* _TASK GOAL_: Omit every picture and return the rest of the data unaltered.

* _PROVIDED DATA_:
***
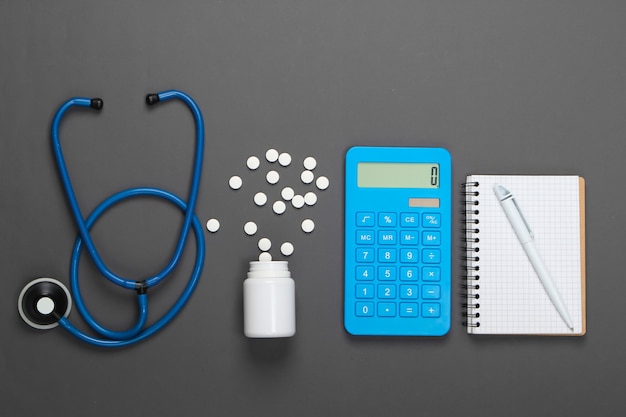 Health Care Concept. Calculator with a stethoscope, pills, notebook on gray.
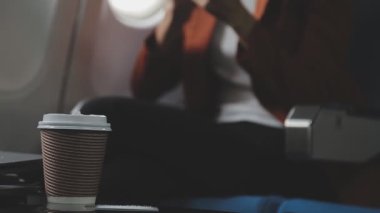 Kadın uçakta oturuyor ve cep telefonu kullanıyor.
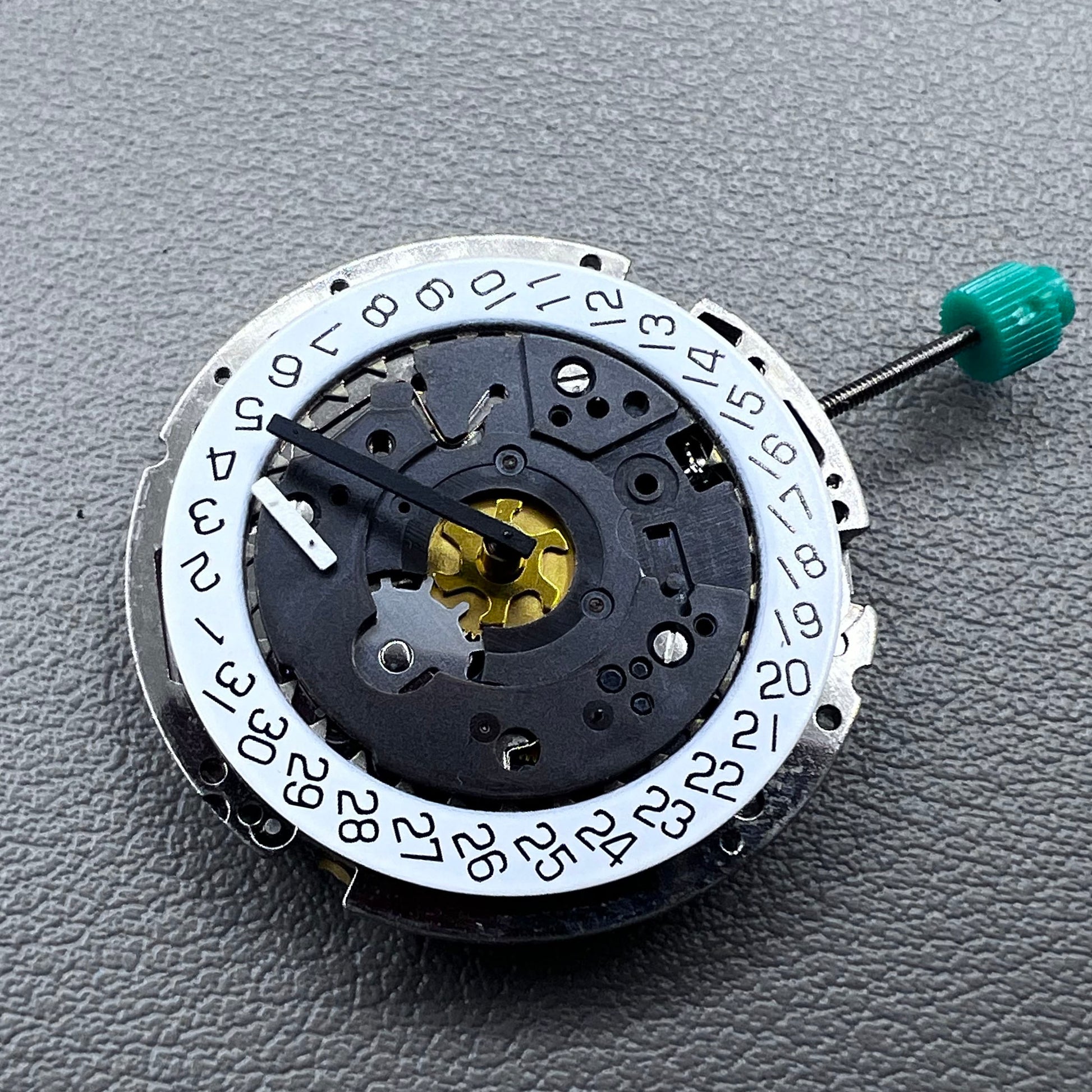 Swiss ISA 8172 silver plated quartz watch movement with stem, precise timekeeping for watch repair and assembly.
***
* _RESPONSE TO THE EXERCISE_:
 Health Care Concept. Calculator with a stethoscope, pills, notebook on gray.
 Kadın uçakta oturuyor ve cep telefonu kullanıyor.
 Swiss ISA 8172 silver plated quartz watch movement with stem, precise timekeeping for watch repair and assembly.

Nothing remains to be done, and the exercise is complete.